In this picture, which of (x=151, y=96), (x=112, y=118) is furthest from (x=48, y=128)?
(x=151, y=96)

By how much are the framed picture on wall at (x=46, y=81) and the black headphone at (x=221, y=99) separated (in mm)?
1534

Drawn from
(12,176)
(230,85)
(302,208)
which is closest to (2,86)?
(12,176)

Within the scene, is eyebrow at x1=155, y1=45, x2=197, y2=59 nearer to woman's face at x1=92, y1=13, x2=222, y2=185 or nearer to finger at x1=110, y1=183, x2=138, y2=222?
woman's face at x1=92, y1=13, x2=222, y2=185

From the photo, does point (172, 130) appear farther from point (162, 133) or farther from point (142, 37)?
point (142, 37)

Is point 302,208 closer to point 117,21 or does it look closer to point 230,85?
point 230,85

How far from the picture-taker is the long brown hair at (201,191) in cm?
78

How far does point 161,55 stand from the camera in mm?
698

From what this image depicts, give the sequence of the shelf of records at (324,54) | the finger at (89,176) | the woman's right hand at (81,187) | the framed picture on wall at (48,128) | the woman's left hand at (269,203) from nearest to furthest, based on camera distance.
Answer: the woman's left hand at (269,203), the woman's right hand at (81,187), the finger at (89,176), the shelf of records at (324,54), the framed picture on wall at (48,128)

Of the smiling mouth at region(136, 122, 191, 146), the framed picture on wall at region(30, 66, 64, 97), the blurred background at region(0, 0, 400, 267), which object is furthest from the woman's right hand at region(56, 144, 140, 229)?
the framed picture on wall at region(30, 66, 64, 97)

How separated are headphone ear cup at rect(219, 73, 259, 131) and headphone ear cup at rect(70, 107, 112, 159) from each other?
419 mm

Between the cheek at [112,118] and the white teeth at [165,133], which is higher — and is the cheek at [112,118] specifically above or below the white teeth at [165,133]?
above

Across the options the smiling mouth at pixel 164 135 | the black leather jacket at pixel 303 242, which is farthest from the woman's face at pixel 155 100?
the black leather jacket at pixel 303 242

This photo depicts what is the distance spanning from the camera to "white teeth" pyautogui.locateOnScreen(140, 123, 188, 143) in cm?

···

• [YOUR TASK] Starting with the line containing "Across the options" and going on through the end of the rows, write those lines out again, swapping "woman's face" for "woman's head" and leaving everything else unchanged.

• [EXPECTED ANSWER]
Across the options the smiling mouth at pixel 164 135 | the black leather jacket at pixel 303 242, which is farthest from the woman's head at pixel 155 100?
the black leather jacket at pixel 303 242

This photo depicts what is the distance spanning from the camera to "white teeth" pyautogui.locateOnScreen(140, 123, 188, 143) in cm?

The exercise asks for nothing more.